Identify every row below that contains the word "elderly", matching case exactly, and copy each such row in full.
━━━━━━
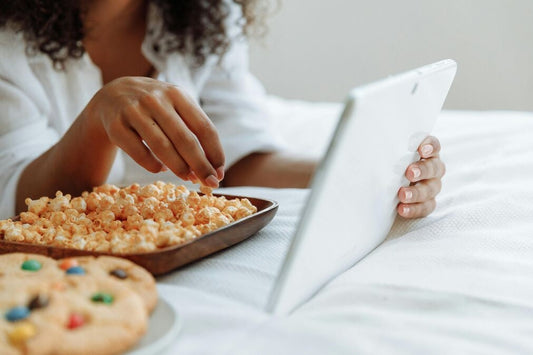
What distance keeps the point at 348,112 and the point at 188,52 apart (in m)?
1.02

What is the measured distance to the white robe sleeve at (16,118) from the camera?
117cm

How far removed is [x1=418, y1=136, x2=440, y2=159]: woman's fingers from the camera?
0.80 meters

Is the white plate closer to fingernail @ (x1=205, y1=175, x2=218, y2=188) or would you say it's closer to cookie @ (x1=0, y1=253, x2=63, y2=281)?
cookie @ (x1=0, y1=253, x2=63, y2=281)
━━━━━━
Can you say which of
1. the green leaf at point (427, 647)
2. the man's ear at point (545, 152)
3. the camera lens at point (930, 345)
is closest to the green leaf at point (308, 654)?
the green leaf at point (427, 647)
━━━━━━
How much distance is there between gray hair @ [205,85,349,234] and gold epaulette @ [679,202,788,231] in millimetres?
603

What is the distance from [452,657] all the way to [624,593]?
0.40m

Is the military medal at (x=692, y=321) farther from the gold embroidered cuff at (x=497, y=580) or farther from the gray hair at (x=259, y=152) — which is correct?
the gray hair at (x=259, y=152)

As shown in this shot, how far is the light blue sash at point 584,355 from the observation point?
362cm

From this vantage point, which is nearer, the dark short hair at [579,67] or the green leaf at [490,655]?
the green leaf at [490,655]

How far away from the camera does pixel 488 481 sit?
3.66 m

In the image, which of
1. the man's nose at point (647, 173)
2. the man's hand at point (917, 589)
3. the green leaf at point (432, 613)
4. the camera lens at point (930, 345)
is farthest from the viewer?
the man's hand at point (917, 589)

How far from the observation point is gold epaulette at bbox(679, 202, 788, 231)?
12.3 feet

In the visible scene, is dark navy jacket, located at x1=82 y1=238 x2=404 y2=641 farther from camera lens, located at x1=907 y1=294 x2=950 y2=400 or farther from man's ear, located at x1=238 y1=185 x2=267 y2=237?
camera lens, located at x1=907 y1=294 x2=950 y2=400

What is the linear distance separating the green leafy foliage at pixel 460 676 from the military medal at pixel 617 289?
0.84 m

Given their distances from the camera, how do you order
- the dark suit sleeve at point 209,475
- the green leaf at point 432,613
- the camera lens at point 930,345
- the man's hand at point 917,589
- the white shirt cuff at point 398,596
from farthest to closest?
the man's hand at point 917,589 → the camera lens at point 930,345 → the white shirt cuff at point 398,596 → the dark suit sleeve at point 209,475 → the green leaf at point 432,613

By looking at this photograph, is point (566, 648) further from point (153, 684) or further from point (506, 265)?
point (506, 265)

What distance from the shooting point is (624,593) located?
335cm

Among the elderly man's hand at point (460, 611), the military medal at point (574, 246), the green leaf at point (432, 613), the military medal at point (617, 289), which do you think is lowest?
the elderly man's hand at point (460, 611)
━━━━━━
Solution to this exercise:
Among the elderly man's hand at point (460, 611), the military medal at point (574, 246), the green leaf at point (432, 613), the military medal at point (617, 289), which do you think is lowest?
the elderly man's hand at point (460, 611)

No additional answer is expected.